Do, 11.09.2008 |  # | (467) | 0 K | Ihr Kommentar | abgelegt: musik und so



 

Lesereise

Ich bin immer noch weg, sitze auf einer Mauer, auf einer langen Stadtmauer, gelbe Steine, Felsen, naturbelassen, heiß, trocken, staubig, Jahrhunderte alt. Auf der rechten Seite stehen eine alte Kirche und ein Minarett friedlich nebeneinander, unter dem Minarett leuchtet eine blau gestrichene Kuppel, ein typisches und unvergleichliches Blau, kein zartes Himmelblau, auch nicht das dunkle Blau des Meeres auf der linken Seite, nein, es ist das Abbild des Himmels über mir, tief und weit. Auf dem Meer ziehen ein paar Schiffe, in der Ferne große Felsen, Berge, spärlich mit Bäumen bewachsen, unter mir Straßenlärm, hupende Autos, schimpfende Fahrer, kleine Motorroller flitzen durch enge Gassen, die Liebste reicht mir ein Wasser, das wunderbar süß schmeckt, süß und erfrischend, denn ich habe Durst, schrecklichen Durst und eine ausgetrocknete Kehle, durch die jetzt das süße, kalte Wasser rinnt und langsam irgendwo in den Weiten des Körpers verschwindet, verdampft und neue Energie freisetzt. Hier bin ich zu Hause, denke ich, bin ich hier zu Hause? Ja und nein, nein und ja, hier scheint alles möglich.
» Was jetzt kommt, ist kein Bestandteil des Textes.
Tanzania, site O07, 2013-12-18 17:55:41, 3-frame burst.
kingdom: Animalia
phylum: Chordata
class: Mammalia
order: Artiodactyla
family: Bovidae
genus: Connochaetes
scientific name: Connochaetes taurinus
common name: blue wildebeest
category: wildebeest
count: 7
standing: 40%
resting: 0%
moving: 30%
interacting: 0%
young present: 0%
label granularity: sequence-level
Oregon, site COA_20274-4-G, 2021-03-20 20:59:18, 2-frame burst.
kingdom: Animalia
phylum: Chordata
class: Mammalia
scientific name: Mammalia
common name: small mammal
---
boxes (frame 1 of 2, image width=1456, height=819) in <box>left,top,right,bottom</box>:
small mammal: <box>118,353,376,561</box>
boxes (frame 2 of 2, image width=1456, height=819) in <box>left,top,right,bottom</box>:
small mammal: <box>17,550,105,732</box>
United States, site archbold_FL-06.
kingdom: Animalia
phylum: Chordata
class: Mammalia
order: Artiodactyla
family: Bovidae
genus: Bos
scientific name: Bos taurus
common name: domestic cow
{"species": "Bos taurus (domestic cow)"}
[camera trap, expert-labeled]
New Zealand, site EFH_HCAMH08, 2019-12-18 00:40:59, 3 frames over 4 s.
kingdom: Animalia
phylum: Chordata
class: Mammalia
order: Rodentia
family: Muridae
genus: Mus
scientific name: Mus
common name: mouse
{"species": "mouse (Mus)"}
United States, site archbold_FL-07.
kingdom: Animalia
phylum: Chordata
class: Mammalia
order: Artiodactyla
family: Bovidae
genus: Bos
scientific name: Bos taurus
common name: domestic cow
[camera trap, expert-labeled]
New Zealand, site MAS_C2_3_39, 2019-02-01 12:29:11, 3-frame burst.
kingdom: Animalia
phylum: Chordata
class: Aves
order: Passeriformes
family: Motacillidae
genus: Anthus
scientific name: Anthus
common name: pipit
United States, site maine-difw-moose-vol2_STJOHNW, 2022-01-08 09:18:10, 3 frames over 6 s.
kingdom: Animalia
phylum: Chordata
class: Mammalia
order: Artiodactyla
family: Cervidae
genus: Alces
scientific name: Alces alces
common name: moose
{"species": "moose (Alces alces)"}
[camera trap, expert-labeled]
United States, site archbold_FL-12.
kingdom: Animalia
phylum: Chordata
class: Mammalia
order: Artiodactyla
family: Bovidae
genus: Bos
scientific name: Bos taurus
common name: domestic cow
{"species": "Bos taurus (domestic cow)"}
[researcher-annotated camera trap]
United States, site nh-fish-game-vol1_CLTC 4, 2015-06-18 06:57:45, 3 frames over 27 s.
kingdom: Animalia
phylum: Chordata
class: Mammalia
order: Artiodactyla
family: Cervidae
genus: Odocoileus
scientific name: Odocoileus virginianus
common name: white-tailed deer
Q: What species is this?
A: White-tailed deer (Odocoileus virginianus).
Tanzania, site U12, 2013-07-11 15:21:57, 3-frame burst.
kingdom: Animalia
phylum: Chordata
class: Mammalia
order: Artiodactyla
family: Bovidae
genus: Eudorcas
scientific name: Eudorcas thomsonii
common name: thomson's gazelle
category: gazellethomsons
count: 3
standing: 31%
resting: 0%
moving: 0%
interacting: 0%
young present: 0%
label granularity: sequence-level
Später dann reicht mir jemand ein Buch. Hier, ein Buch, das musst du unbedingt lesen, sagt der jemand, hoher Skandalfaktor, muss man mitreden können. "Feuchtgebiete", denke ich, das passt doch gar nicht hier her, hier gibt es doch kaum Wasser, na gut, ein bisschen Meer, aber sonst nichts, nur Trockenheit und Hitze und was soll das überhaupt, frage ich, nur um mitreden zu können? Trotzdem fange ich an zu lesen. Ich lese. Ich lese immer noch. Zwischendurch höre ich auf, schlage das Buch zu, wische mir den Schweiß von der Stirn, der Schweiß, der überall hin und lang rinnt, dicke Tropfen in langen Reihen, marschieren über den ganzen Körper und tatsächlich entsteht so ein menschliches Feuchtgebiet, ja, hier könnte ich also ein wenig von der Memelschen Hygieneartistik an mir selbst erleben, einen kleinen Teil nur, wenn ich denn wollte, aber ich will ja gar nich und frage mich deshalb auch: Was soll das? Ich bin ratlos, aber nicht schockiert. Und niemand kann es mir erklären. Was ist eigentlich mit der Mutter und was ist mit dem Vater, das frage ich dann, nachdem ich das Buch bis zum Schluss ertragen habe, ja, was ist mit denen denn? Das interessiert mich ja mehr als blutige Fressen und blutige Tampons, die hier notwendig sind, um mich in einen angeblichen Skandal zu schubsen. Das weiß natürlich keiner. Am Ende wieder keine Substanz, keine Entzückung, kein aufleuchtendes Lämpchen hinter der Stirn, ich bin nicht bestsellerkompatibel. Drei gut gehende Schinken aus dem Bestseller-Regal haben am Ende gar nichts bewirkt, nur der Zeit-Eisblock ist geschmolzen, weniger als die Hälfte ist noch da, vielleicht sogar nur noch ein Drittel oder nur noch ein Viertel, jetzt aber schnell, schnell.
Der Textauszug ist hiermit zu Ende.